A Decisional Balance
SR also departs significantly from the Anonymous programs in other ways: It requires no belief in a higher power, there’s no need to self-identify as an addict, and it demands no lifelong commitment to attending meetings. SR doesn’t base its work on any spiritual component. SR encourages members to consider the benefits and costs of the drug use and fill out a “decisional balance” – the user makes a list representing the pros and cons-cost/benefit analysis of different choices regarding drug use.
A decisional balance allows the user to create a visual map of the role addictive behaviors play, builds motivation for change, and points out potential relapse triggers.
How SMART Recovery Views Addiction
According to their own literature “addictive behavior is over-involvement with substance use, e.g., alcohol, nicotine, cocaine, food, etc., or activities, e.g., gambling, sexual behavior, spending, etc. We assume there are degrees of addictive behavior and that all individuals to some degree experience it. For some individuals the negative consequences of addictive behavior become so great that change becomes highly desirable.”
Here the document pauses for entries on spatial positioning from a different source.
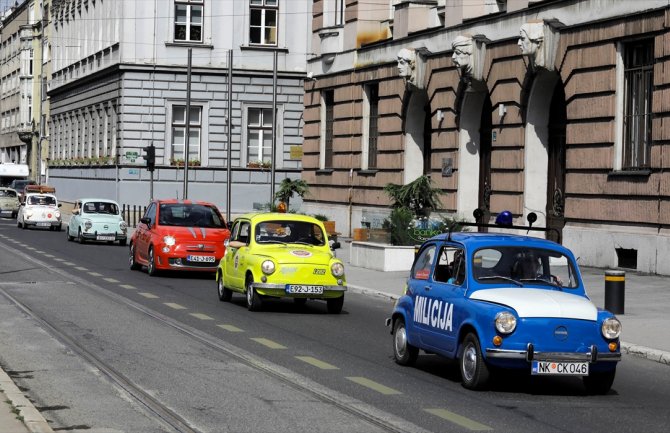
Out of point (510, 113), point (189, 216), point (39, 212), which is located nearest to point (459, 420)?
point (189, 216)

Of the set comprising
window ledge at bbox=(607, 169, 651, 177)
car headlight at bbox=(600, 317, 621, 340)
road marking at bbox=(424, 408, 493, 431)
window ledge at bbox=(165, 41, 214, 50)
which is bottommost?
road marking at bbox=(424, 408, 493, 431)

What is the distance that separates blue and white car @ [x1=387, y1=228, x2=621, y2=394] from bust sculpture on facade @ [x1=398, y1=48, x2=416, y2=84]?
24.1 meters

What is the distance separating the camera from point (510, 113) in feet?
108

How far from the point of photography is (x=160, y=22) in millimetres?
64875

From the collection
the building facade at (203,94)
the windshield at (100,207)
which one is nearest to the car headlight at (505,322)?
the windshield at (100,207)

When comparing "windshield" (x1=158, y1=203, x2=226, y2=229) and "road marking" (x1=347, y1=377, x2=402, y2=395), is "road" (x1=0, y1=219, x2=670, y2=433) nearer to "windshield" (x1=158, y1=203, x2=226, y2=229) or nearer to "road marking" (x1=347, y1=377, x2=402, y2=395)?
"road marking" (x1=347, y1=377, x2=402, y2=395)

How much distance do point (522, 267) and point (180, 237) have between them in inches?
619

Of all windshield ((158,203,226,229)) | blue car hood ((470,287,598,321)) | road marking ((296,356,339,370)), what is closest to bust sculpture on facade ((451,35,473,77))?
windshield ((158,203,226,229))

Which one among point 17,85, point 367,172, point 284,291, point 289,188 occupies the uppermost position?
point 17,85

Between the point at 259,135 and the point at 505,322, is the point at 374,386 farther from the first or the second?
the point at 259,135

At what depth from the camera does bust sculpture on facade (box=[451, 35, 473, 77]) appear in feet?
113

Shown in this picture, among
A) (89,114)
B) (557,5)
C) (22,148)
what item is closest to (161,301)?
(557,5)

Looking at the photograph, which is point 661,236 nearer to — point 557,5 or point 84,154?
point 557,5

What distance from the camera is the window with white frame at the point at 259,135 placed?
218 ft
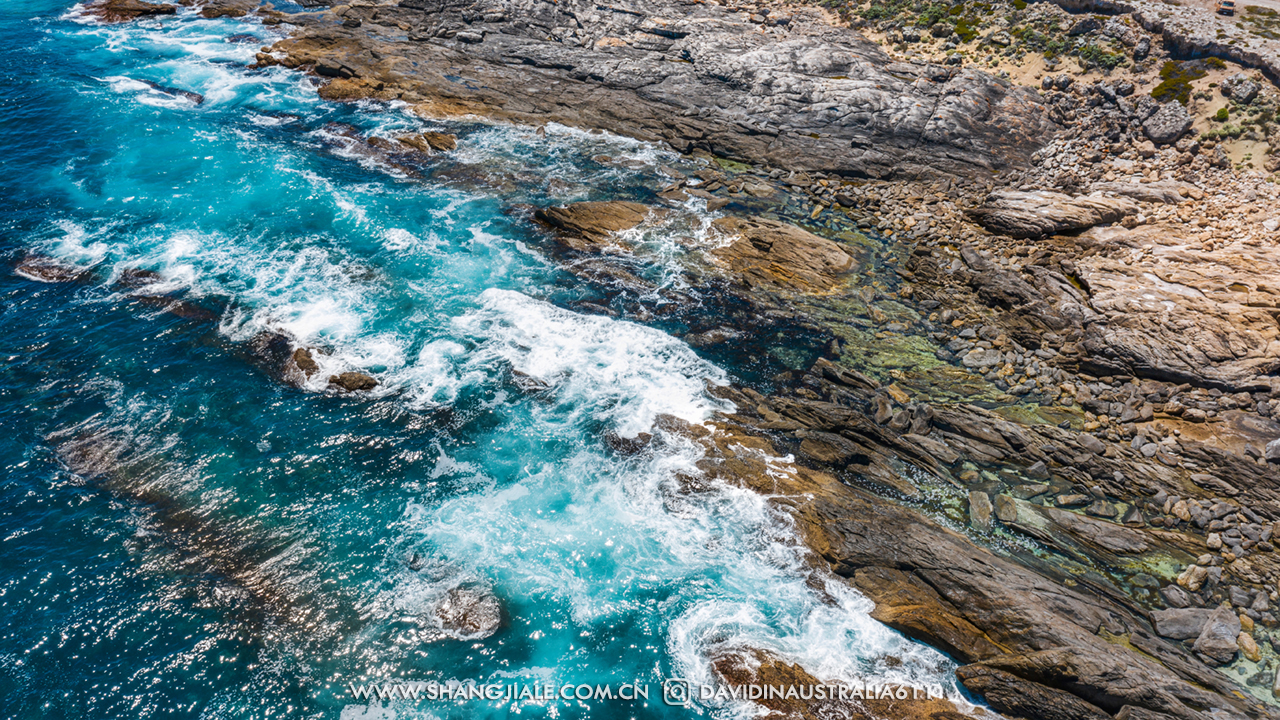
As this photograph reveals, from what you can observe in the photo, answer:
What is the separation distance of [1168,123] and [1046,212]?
1294cm

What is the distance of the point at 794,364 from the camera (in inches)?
1135

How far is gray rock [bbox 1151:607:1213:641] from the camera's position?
1900cm

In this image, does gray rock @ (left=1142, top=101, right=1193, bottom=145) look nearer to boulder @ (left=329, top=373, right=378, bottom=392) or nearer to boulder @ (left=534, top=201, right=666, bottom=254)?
boulder @ (left=534, top=201, right=666, bottom=254)

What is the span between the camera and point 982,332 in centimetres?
3006

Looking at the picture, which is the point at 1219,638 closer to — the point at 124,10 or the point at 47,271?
the point at 47,271

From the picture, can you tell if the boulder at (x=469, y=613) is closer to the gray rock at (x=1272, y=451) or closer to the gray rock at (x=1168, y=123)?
the gray rock at (x=1272, y=451)

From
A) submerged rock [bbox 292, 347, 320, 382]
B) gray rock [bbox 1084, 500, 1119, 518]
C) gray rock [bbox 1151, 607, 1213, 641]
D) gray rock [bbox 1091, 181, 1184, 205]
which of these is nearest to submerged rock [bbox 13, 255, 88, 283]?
submerged rock [bbox 292, 347, 320, 382]

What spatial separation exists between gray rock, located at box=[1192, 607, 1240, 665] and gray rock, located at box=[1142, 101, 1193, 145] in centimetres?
3359

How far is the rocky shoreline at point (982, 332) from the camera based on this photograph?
758 inches

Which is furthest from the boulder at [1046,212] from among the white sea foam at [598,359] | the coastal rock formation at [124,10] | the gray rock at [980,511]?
the coastal rock formation at [124,10]

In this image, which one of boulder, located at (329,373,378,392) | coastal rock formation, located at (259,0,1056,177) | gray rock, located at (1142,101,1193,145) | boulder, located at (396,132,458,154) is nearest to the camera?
boulder, located at (329,373,378,392)

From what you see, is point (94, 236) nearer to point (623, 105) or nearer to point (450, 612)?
point (450, 612)

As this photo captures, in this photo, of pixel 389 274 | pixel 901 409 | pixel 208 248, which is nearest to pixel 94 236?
pixel 208 248

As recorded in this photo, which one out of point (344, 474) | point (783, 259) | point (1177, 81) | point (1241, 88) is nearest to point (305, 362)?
point (344, 474)
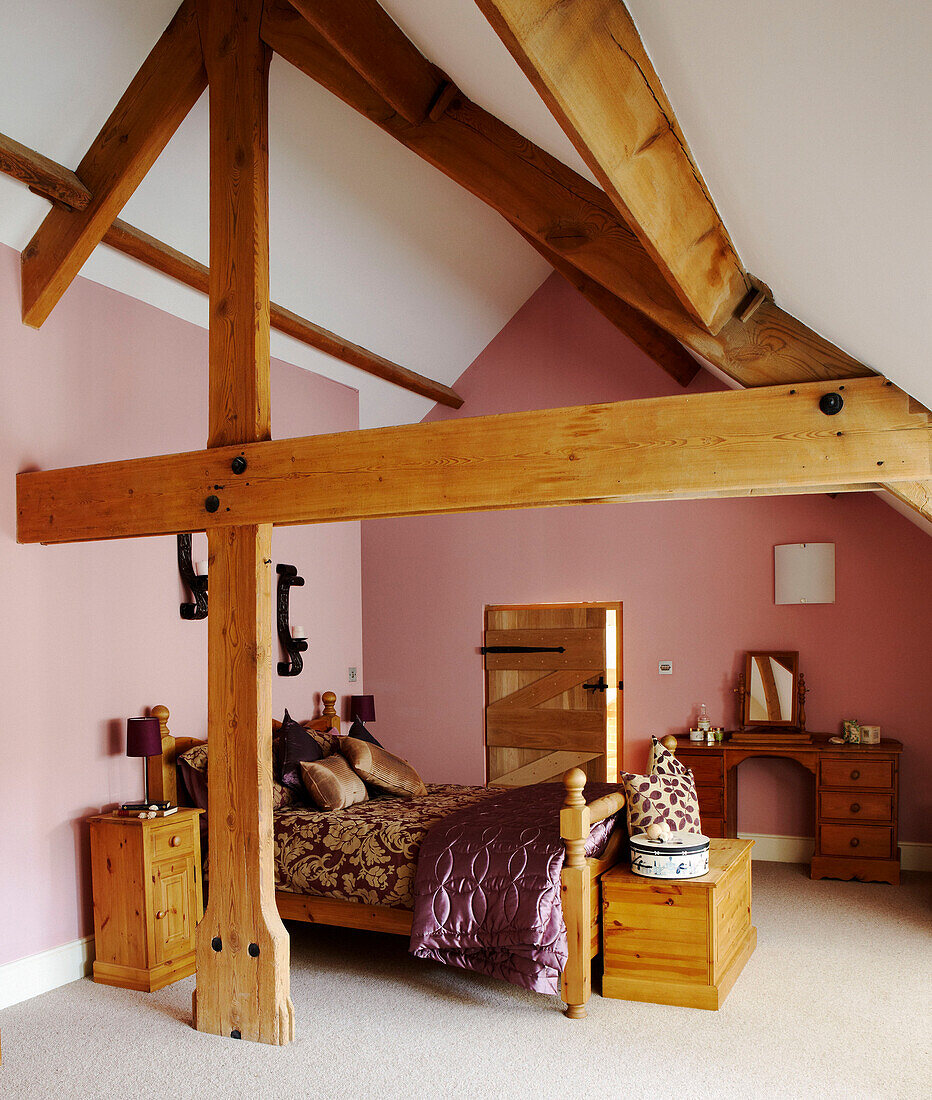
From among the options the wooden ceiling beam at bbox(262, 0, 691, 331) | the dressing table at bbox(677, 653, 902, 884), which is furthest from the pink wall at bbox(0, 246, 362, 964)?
the dressing table at bbox(677, 653, 902, 884)

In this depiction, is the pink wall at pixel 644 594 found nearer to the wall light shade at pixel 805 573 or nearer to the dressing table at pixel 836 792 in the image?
the wall light shade at pixel 805 573

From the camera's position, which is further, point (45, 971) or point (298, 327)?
point (298, 327)

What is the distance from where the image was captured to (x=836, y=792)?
5828mm

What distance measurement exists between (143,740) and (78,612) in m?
0.69

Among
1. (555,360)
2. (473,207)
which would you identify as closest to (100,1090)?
(473,207)

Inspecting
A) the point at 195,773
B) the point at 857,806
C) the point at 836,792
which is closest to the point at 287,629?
the point at 195,773

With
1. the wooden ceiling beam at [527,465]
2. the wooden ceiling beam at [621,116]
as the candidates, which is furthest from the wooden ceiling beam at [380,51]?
the wooden ceiling beam at [621,116]

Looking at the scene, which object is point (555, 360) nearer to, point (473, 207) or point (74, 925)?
point (473, 207)

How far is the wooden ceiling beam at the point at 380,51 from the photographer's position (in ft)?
11.9

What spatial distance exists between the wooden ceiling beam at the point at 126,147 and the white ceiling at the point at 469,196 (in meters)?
0.09

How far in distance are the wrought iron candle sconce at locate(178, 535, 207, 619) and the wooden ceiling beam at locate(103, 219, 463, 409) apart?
137cm

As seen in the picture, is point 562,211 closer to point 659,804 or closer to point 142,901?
point 659,804

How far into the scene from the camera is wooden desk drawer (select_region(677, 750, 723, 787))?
6125mm

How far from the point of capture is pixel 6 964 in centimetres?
411
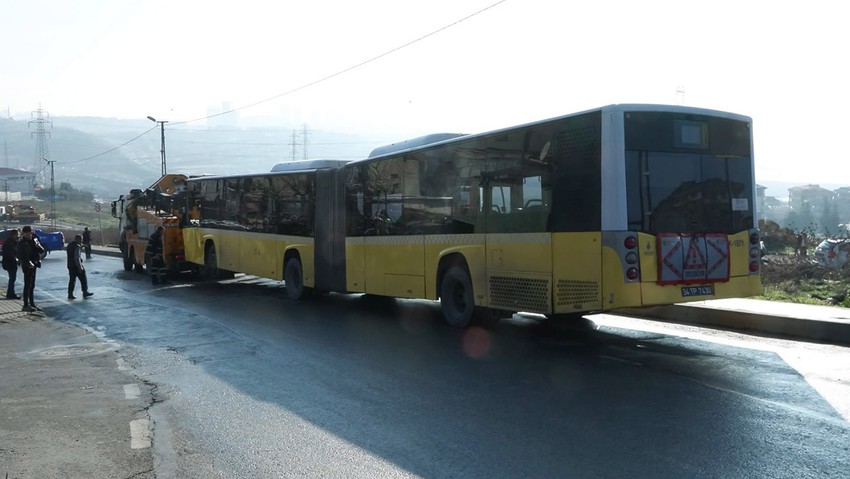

SR does not take a one-size-fits-all approach to treatment: Unlike Anonymous’ all-or-nothing approach, SR takes no position on moderation or abstinence. Members can work with a harm reduction or moderation management approach in which they learn to moderate their drinking. Studies have shown that around half of the people who have had a diagnosis of alcohol dependence end up moderating successfully. The goal is to help people make sensible decisions and have them act on them – to solve the problem and move on.
The self-empowerment approach to recovery while very much in the shadow of the dominant AA in the United States, it is much more prominent in the rest of the world where it makes up 50% of the marketplace. There are over 1,000 SR groups worldwide and in any given month between 20,000 and 30,000 people attend meetings. While SR is still very much dwarfed by the traditional Anonymous approaches, their numbers are growing steadily.